Lisa’s family was poor and her house was run down.  There were a bunch of old cars and parts strewn about the yard and a mean Chow-mix dog that growled fiercely at me whenever Lisa wasn’t around.  I always called her before I came over so she could tie him up first.  Her older brother was a straight-up hunk with greased black hair and sparkling blue eyes, exquisite except for a missing front tooth her parents refused to pay to fix because he lost it in a fight.  He was always in a hurry on his way out to pick up some girl or another for a hot date.  Lisa’s Mama was usually asleep on the couch when I visited, but was nice enough the times I saw her awake.  Her Papa was a big, rough-looking sort who never uttered a word to me or Lisa.  
Lisa spent most of her time at Gina’s house.   I think she preferred it to home.  

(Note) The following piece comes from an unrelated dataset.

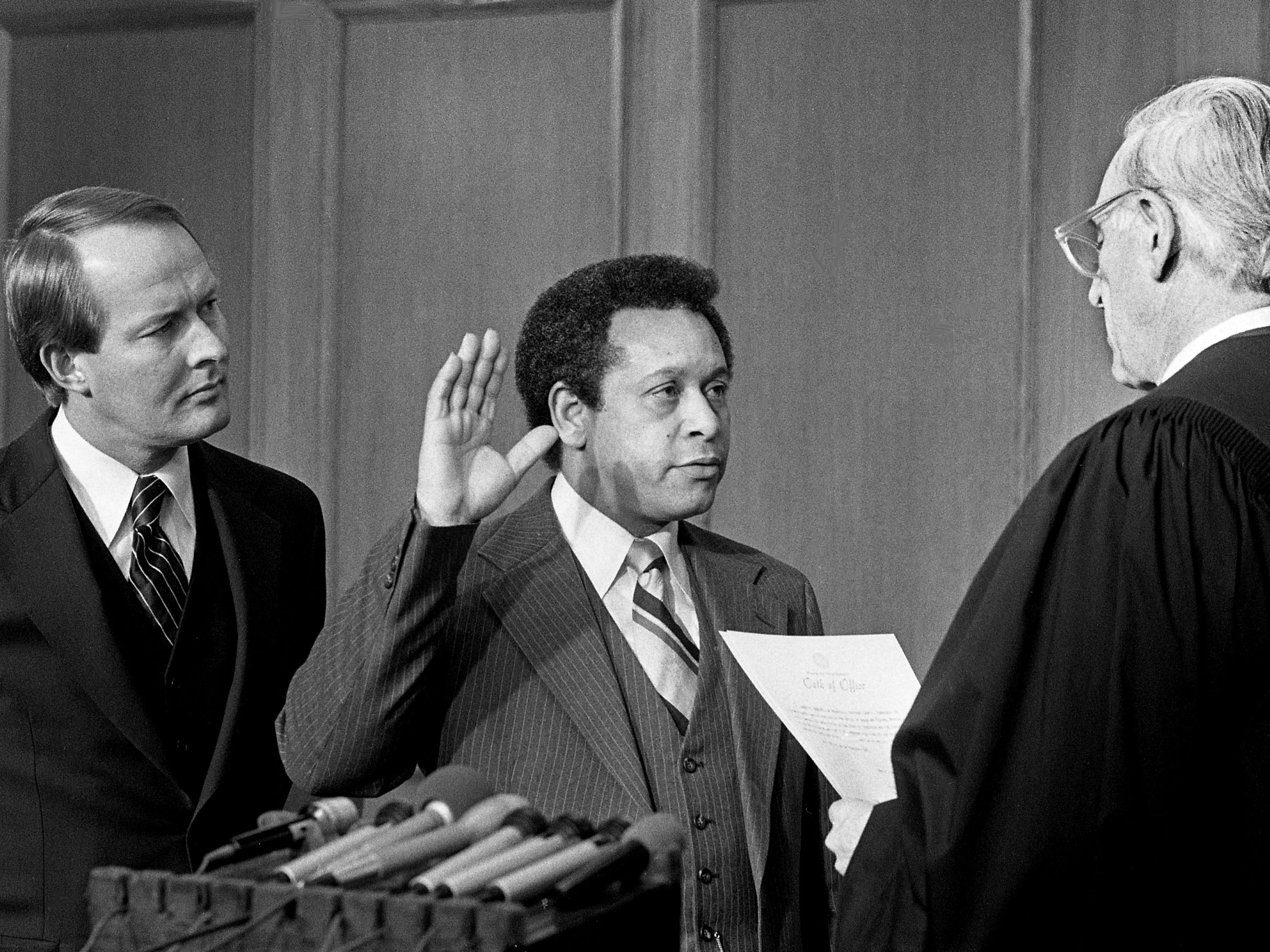 Metro Councilman Jimmy Hawkins, center, is sworn in as director of the state Office of Urban and Federal Affairs by Judge Henry F. Todd, right, as new Gov. Lamar Alexander looks on at the state Capitol on Feb. 7, 1979.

Strangely enough, Gina liked Lisa much better than she liked me.  I guess real enemies can be hard to spot sometimes, especially when the adversary is really just a confused kid like Lisa.  It didn’t matter to me.  I didn’t like Gina and I didn’t really care who hurt her or why.  She made herself a bed without allies, and that is where she laid.  It all seemed like a bunch of shit to me in a town where nothing mattered anyway.
We made plans for Lisa to move to California with me after she graduated so we could be roommates.  She wanted to work with animals, maybe start up a pet shop one day.  I promised to help her run it when I wasn’t busy attending the brilliant four-year college that I was in no way prepared to enter.  We were pretty sure everything would work out just the way we planned it.   After all, parents were the ones who filled your head with all the crap about ‘being whatever you want to be’ and ‘the world is your oyster.’  We believed that stuff. 

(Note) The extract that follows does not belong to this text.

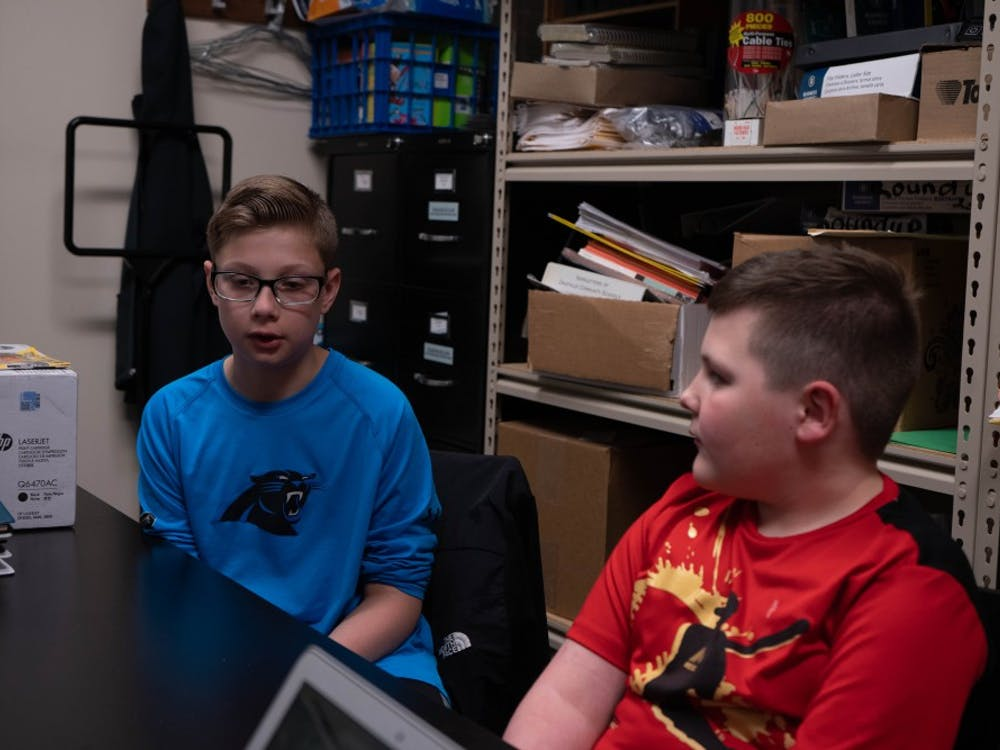 (Left to Right) Fifth grader Gavin Sharpe and second grader Brody Mccurdy talk at a table at Daleville Elementary School April 16, 2019. Sharpe is Mccurdy's big in the schools peer mentor program. Scott Fleener, DN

It would have been kinder if parents just told you the truth instead.


JOURNAL ENTRY, FEBRUARY 1989 
I was becoming quite a problem and so I was sent to live in Pennsylvania during my fifteenth year.  I hung out with a freak, a fag, and a hippy.  I tried to remember what mattered, but in the end, I couldn’t.

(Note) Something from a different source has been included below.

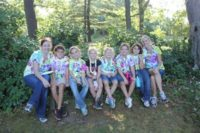 Girl Scouts take a break during their camping trip.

What do you mean have I got a problem?
You really don’t know, do you?

And having trouble (as I often did) deciding what mattered, I surrounded myself with people that did (at least, to me).

 

          “You know what the problem is with this school?” 
Mark nodded passionately.  “I can think of a hundred problems with this school on any given day… a thousand if I really stopped to apply myself.”  He popped a tater tot into his mouth. 
We sat amongst our other two friends in the noisy school cafeteria, our Styrofoam trays out in various directions before us.  Except for Dana, who wore a peace emblem necklace and braids in her blonde hair; she brought her vegan lunch from home each day and yet somehow maintained a zaftig figure.  Mark secretly contended that Dana went home every day and ate pork ribs and sirloin roasts. 
“The problem with this school is that everyone is white… it’s creepy.  And the tater tots suck.”  I held up one of the soggy tots from my tray.  “How can a school possibly ruin tater tots?  It’s a disgrace!”
Mark closed off his vampire stare and laughed. 
“I don’t know how any of you can stand eating the crap in this place anyhow,” Dana commented.   “Everything they make here is so unhealthy!  Fried or stirred in dirty pans… it’s all going to kill you one day.”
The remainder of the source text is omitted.